A morte pede carona. O amor vai a pé

A morte pede carona. O amor vai a pé

Queria ter estado lá para te fazer respirar de novo, para tirar do teu rosto a máscara azul do desespero, devolver-te à vida. Queria ter estado lá e, quem sabe, aquele seria o primeiro ser humano que eu teria matado com as próprias mãos. Pedra. Graveto. Pau. Porrete. As unhas cravadas no pescoço, a esfacelar a carne. Qualquer coisa de danosa já servia. Instinto selvagem. É isso. O essencial instituto da violência do homem pelo que é vivo. A humanidade não dá sossego sequer às rochas, que sempre pareceram inanimadas, descomprometidas com a morte. “Legítima defesa”, alegariam homens de toga preta. O fato é que não embarquei contigo naquela derradeira viagem e, agora, quem quer sumir do mapa sou eu.

Vi, revi, olhei mais uma vez estampada nos jornais a foto do teu algoz, o facínora com quem embarcaste, sem que presumisses, na tua última viagem. Tento me recompor a todo custo. Não me interesso pelo aniquilamento dele. Isso não cura nada. Basta de tanta violência. Também não ousaria me matar. Preciso pensar mais em ti. Tudo clama na nossa casa: a cama sem o teu sono, o bichano sem o teu chamego, o jardim florido sem a tua água refrescante. Sinto sede da tua voz, saudade do teu cheiro. No quintal, a dama-da-noite exala um perfume escandaloso e adocicado que, nem assim, torna o destino menos amargo. Queria agora o teu beijo, mas, minha boca não tem feito outra coisa nos últimos dias senão calar e chorar.

Não sou de me queixar às pessoas. O que não tem remédio remediado está. Nem sei se quero justiça. Justo seria que minha memória se apagasse. Lei nenhuma fará com que tu entres novamente por aquela porta sorrindo com o corpo inteiro, esbanjando jovialidade, rivalizando os seus 22 anos com a luz milenar do sol. A escuridão me abarca. Os amigos cercam-me de cuidados, ensinam-me que o sofrimento é um mal comum a ser superado com paciência, diligencia e muita fé no Criador. Que dor, que fé ordinária eu possuo. Deus, se existe, deve estar chocado com a minha descrença. “Ele quis assim” — é o que muitos dizem —, que tu me faltasses, que tu doesses em mim como a um furúnculo. Ele sempre espera de nós um algo mais, afinal, somos mais que pústulas, somos mais que furúnculos, somos exercícios de pura superação. Eu, tu, nós nunca quisemos as coisas da mesma forma que Deus teima em querer.

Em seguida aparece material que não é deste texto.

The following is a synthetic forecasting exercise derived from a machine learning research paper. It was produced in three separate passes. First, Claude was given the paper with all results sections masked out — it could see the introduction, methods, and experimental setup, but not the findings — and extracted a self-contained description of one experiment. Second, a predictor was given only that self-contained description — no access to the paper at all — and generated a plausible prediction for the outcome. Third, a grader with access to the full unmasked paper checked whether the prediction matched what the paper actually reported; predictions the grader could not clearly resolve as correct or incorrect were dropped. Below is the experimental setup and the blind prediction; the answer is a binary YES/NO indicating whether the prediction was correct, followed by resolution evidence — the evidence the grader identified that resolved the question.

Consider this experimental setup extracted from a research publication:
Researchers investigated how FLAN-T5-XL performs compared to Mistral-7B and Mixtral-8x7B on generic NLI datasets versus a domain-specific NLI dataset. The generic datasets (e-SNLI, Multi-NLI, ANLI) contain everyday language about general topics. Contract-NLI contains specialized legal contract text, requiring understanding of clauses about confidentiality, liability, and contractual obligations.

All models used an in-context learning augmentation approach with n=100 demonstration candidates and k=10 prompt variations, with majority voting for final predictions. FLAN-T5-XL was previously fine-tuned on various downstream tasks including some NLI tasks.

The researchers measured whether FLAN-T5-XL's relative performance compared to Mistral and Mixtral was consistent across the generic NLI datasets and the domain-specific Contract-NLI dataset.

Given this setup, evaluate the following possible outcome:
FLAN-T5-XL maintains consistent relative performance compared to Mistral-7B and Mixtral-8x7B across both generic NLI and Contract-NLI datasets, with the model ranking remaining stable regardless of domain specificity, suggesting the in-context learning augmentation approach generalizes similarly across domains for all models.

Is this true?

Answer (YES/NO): NO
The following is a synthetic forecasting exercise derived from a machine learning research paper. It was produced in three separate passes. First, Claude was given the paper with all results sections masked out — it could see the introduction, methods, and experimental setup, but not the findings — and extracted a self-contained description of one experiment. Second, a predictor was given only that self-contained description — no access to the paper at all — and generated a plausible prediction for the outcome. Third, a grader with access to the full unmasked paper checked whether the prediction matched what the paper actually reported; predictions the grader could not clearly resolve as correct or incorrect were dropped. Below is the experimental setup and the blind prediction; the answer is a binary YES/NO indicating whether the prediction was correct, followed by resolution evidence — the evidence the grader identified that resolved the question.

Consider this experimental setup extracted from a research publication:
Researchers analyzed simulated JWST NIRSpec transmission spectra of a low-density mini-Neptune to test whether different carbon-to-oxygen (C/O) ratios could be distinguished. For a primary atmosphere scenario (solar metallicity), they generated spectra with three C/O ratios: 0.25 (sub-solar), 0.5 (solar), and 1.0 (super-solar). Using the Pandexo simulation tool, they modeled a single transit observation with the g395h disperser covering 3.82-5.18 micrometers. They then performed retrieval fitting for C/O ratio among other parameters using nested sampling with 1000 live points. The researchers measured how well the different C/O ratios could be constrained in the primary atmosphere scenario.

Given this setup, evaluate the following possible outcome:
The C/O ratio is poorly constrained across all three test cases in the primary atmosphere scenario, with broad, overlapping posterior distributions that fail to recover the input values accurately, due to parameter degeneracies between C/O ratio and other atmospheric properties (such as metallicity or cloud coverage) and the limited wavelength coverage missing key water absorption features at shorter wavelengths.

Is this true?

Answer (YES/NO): NO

Na sala, o meu gemido. Um pássaro canta na casa ao lado. Ledo engano supor que ele esteja feliz. O vizinho, que se intitula dono da ave, jura que o bichinho traz alegria ao lar. Nós — eu e o passarinho — sabemos que ele está equivocado. Não vejo vantagem, não sinto nada de especial por um homem que cria aves em gaiolas. Aqui, as janelas não têm grades. Os gatos podem transitar com liberdade sobre um muro desprovido de concertinas. Será que a dor um dia tem conserto? Moro numa casa popular quitada, linda, confortável, porém, de que vale uma gaiola de ouro se o passarinho não canta? Não instalei alarmes contra invasores. Devia ter sido mais cuidadoso, devia ter pensado que a saudade invadiria até mesmo os prédios de segurança máxima. Ora, o mínimo que Deus podia fazer por mim neste momento era ordenar que os ponteiros do relógio girassem em sentido contrário.

A solidariedade das pessoas transborda e me constrange. É comovente como gente que jamais supúnhamos, nos abraça e chora. Nos últimos dias, há sempre alguém por perto disposto a emprestar palavras, a me afagar, a me oferecer um mimo. Não sou tolo como o bichano aqui de casa. Malicioso, o animalzinho trança o corpo entre as minhas pernas. Faz-me cócegas na alma, se é que ainda possuo uma. É um malandro. Alimento-o. Sei muito bem onde em mim aperta o calo da solidão. Sinto, contudo, que sou uma espécie tristonha de bicho de estimação de um bairro inteiro. Contaram-me que há uma indignação generalizada pela forma com que desaparecestes da vida ainda tão jovem. Chamam a isso comoção nacional. Nada mal. Tudo bem. Fica assim. Pouco importa. Apesar do esforço coletivo, por mais que me alimentem, essa fome aqui dentro não passa, não passa, não.